Why is there a double standard? Why is anger expressed in loud words and animated arm motions permissible behavior, when a sniffle and the dab of a Kleenex are not? Which emotional response is more disruptive to company culture? And if a woman were to get angry instead of expressing emotion by way of tears, would her angry response be viewed as the more acceptable or favorable reaction?
Nope, not according to a study conducted by two Northwestern business students. The business students had actors pretend to apply for jobs in the presence of the study participants. Some of the actors displayed anger, some sadness during their fake application process. The study participants then awarded salaries and job titles to the actors. Not only were the female actors judged to be worse employees when they expressed anger or sadness, but the angry male actors were actually judged to be better hires than both non-angry women and men.
A human element to business
I am not suggesting that breaking down frequently, or stomping around the office is appropriate office behavior for anyone. I wouldn’t want to work for any place where seeing someone bawling their eyes out or ranting is common. But I do believe that there is a very human element to business, and you are bound to show that side of yourself at the place you spend a very large chunk of your time. And furthermore, it is unfair to judge women apart from men based on emotional response. We are wired differently. We are going to respond differently. But that doesn’t mean we should be treated as such in the work place.

● Directions:
Please reproduce the passage above on emotional reactions at work, word for word and in full.

● Supplied entries:
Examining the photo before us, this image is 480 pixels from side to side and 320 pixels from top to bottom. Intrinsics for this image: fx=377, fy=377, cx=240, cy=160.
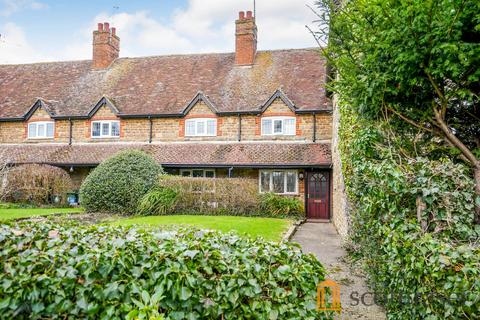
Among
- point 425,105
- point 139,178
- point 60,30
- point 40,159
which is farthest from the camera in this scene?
point 40,159

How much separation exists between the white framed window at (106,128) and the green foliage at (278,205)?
10.2 m

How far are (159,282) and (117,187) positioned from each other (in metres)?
14.2

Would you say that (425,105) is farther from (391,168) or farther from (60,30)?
Answer: (60,30)

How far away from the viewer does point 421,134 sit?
6.12m

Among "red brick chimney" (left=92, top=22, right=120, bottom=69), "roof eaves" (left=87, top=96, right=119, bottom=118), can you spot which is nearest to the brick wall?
"roof eaves" (left=87, top=96, right=119, bottom=118)

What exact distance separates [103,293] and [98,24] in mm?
25963

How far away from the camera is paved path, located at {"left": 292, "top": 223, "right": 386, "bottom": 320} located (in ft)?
Answer: 18.1

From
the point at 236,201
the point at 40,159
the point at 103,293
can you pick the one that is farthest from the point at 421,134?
the point at 40,159

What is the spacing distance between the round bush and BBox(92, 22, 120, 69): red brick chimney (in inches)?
455

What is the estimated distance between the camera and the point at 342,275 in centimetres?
758

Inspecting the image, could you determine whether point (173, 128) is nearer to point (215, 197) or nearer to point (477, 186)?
point (215, 197)

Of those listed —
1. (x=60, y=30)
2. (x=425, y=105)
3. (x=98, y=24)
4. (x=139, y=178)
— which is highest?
(x=98, y=24)

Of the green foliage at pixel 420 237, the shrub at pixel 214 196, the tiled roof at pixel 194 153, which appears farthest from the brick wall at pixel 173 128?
the green foliage at pixel 420 237

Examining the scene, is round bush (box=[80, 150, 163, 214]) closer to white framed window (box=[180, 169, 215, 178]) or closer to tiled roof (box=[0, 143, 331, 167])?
tiled roof (box=[0, 143, 331, 167])
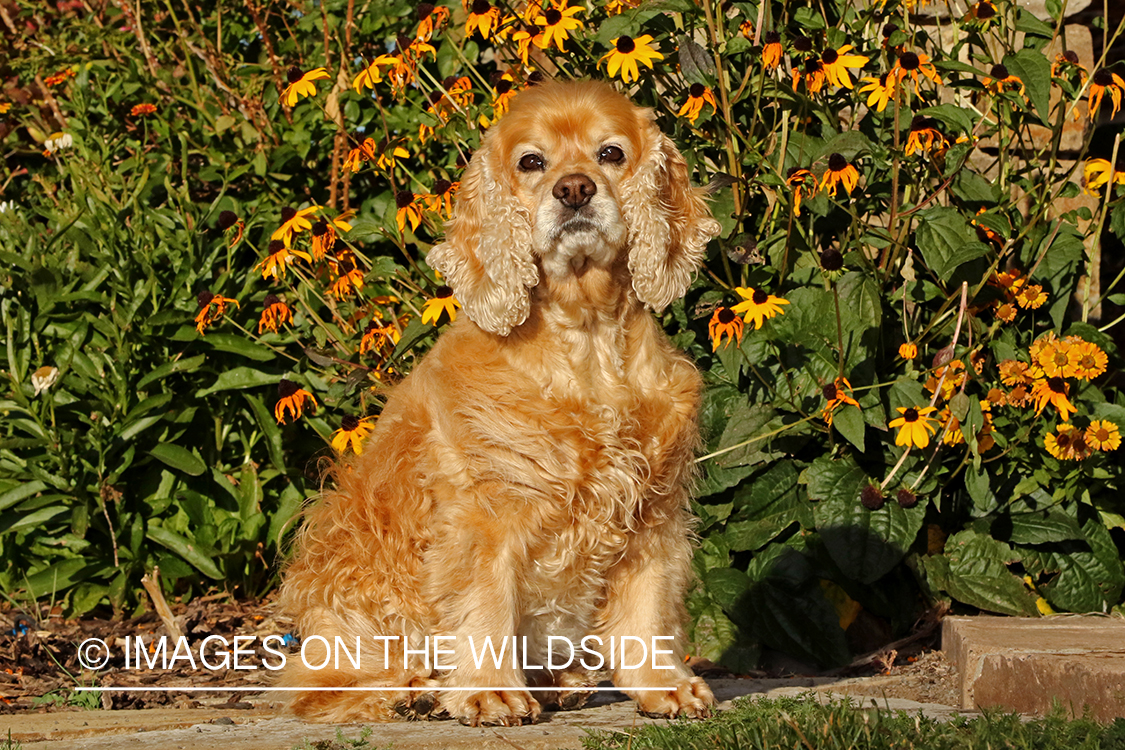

● The output:
Why is there a double standard? Why is anger expressed in loud words and animated arm motions permissible behavior, when a sniffle and the dab of a Kleenex are not? Which emotional response is more disruptive to company culture? And if a woman were to get angry instead of expressing emotion by way of tears, would her angry response be viewed as the more acceptable or favorable reaction?
Nope, not according to a study conducted by two Northwestern business students. The business students had actors pretend to apply for jobs in the presence of the study participants. Some of the actors displayed anger, some sadness during their fake application process. The study participants then awarded salaries and job titles to the actors. Not only were the female actors judged to be worse employees when they expressed anger or sadness, but the angry male actors were actually judged to be better hires than both non-angry women and men.
A human element to business
I am not suggesting that breaking down frequently, or stomping around the office is appropriate office behavior for anyone. I wouldn’t want to work for any place where seeing someone bawling their eyes out or ranting is common. But I do believe that there is a very human element to business, and you are bound to show that side of yourself at the place you spend a very large chunk of your time. And furthermore, it is unfair to judge women apart from men based on emotional response. We are wired differently. We are going to respond differently. But that doesn’t mean we should be treated as such in the work place.